Print, word for word, only the lines from the one with "United States, site lebec_CA-20." down to the last line of the listing below; no pictures.
====
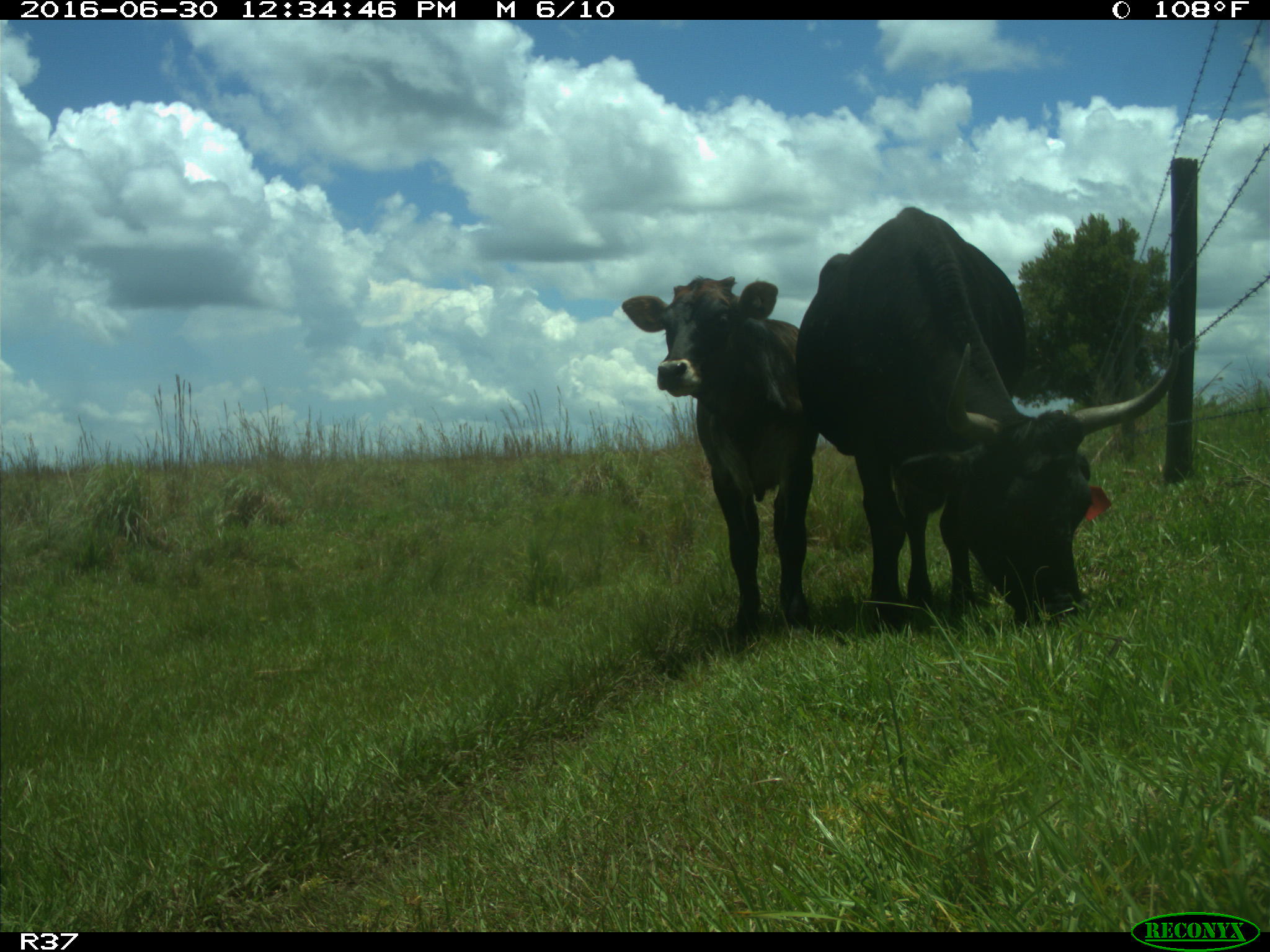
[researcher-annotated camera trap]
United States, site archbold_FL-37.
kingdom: Animalia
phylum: Chordata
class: Mammalia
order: Artiodactyla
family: Bovidae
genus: Bos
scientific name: Bos taurus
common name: domestic cow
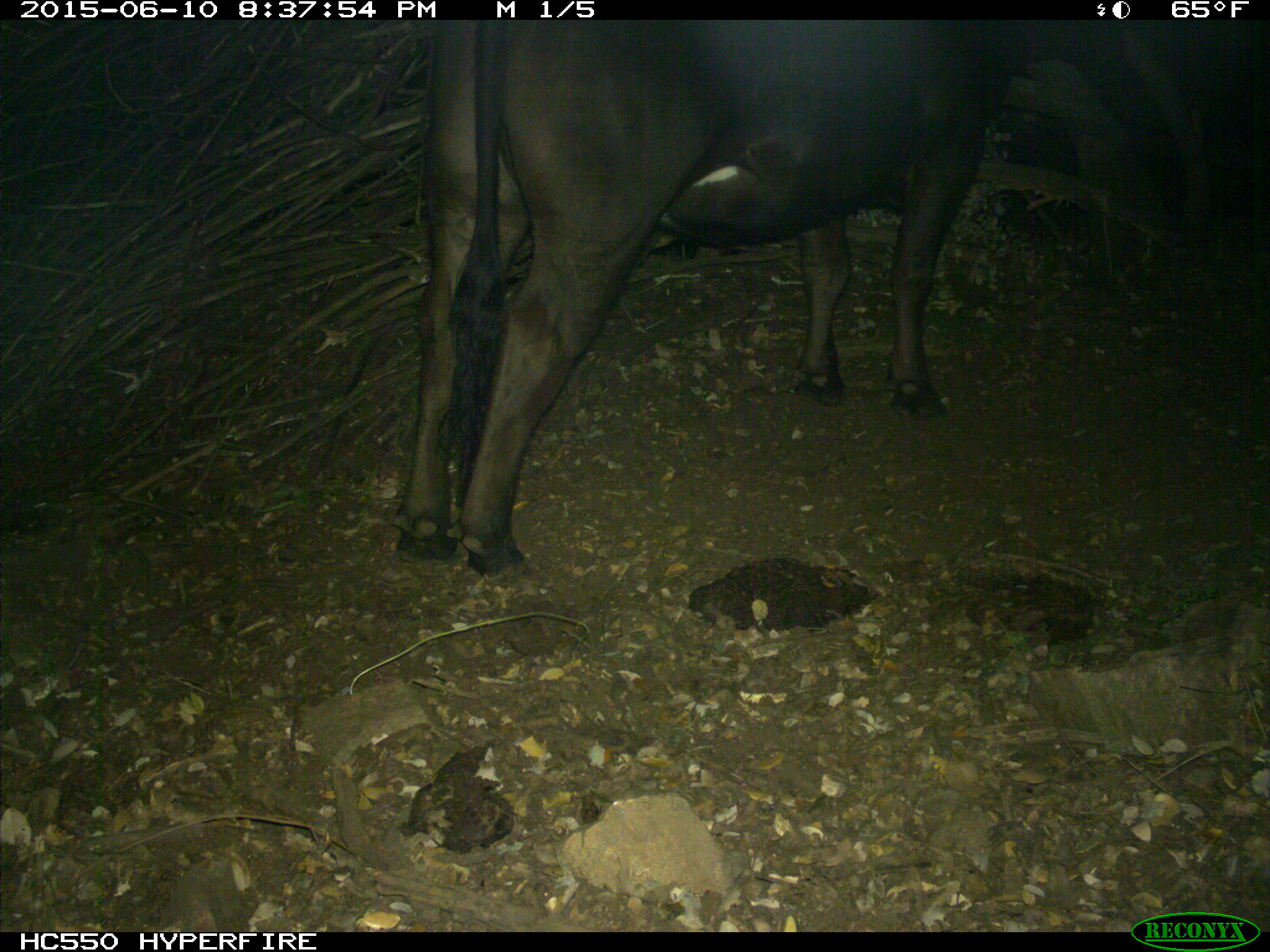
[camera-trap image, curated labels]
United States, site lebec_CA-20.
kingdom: Animalia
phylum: Chordata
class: Mammalia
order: Artiodactyla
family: Bovidae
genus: Bos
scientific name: Bos taurus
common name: domestic cow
Bos taurus (domestic cow).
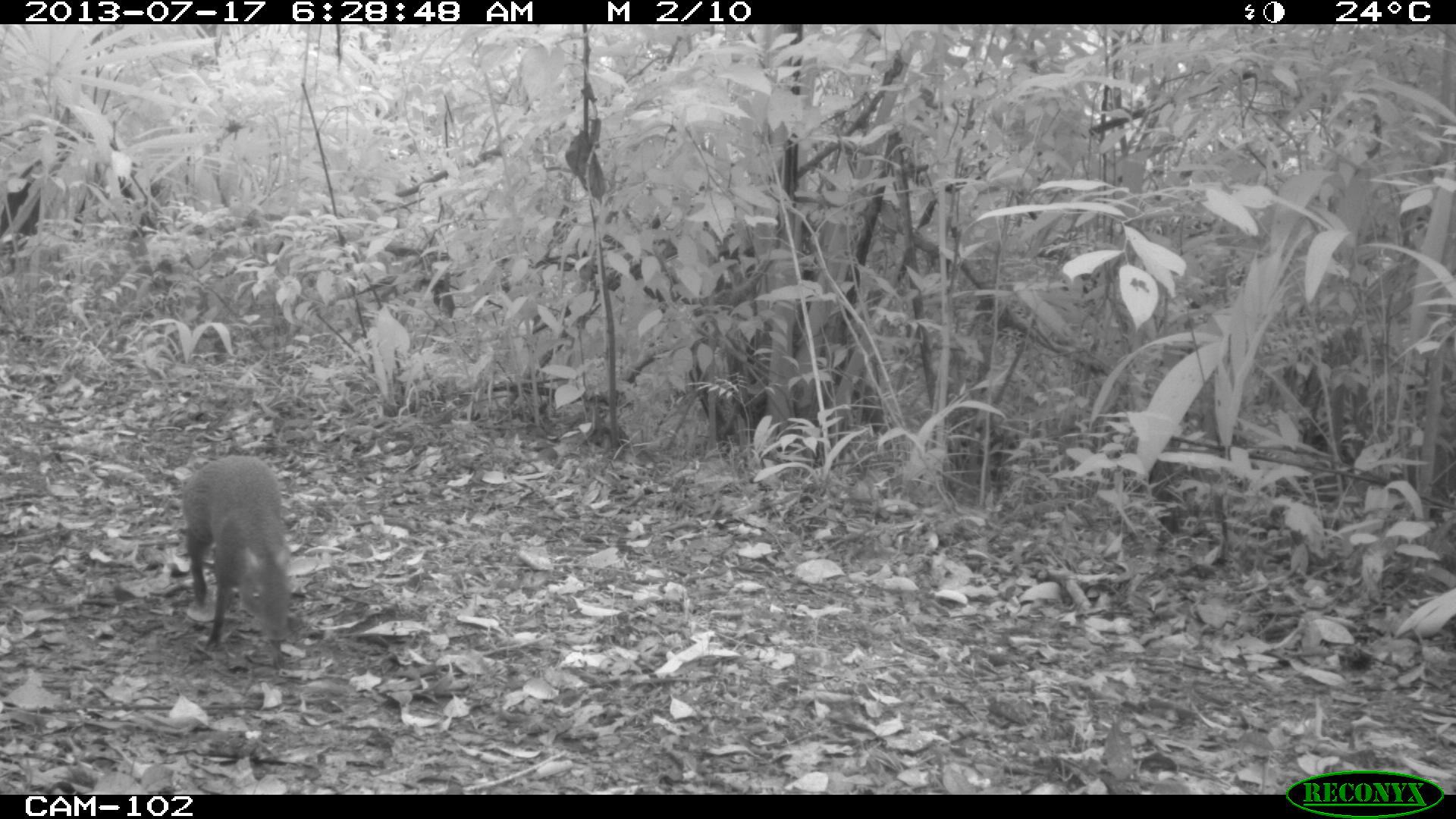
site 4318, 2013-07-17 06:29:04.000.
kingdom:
====
* _RESPONSE TO THIS TASK_:
United States, site lebec_CA-20.
kingdom: Animalia
phylum: Chordata
class: Mammalia
order: Artiodactyla
family: Bovidae
genus: Bos
scientific name: Bos taurus
common name: domestic cow
Bos taurus (domestic cow).
site 4318, 2013-07-17 06:29:04.000.
kingdom:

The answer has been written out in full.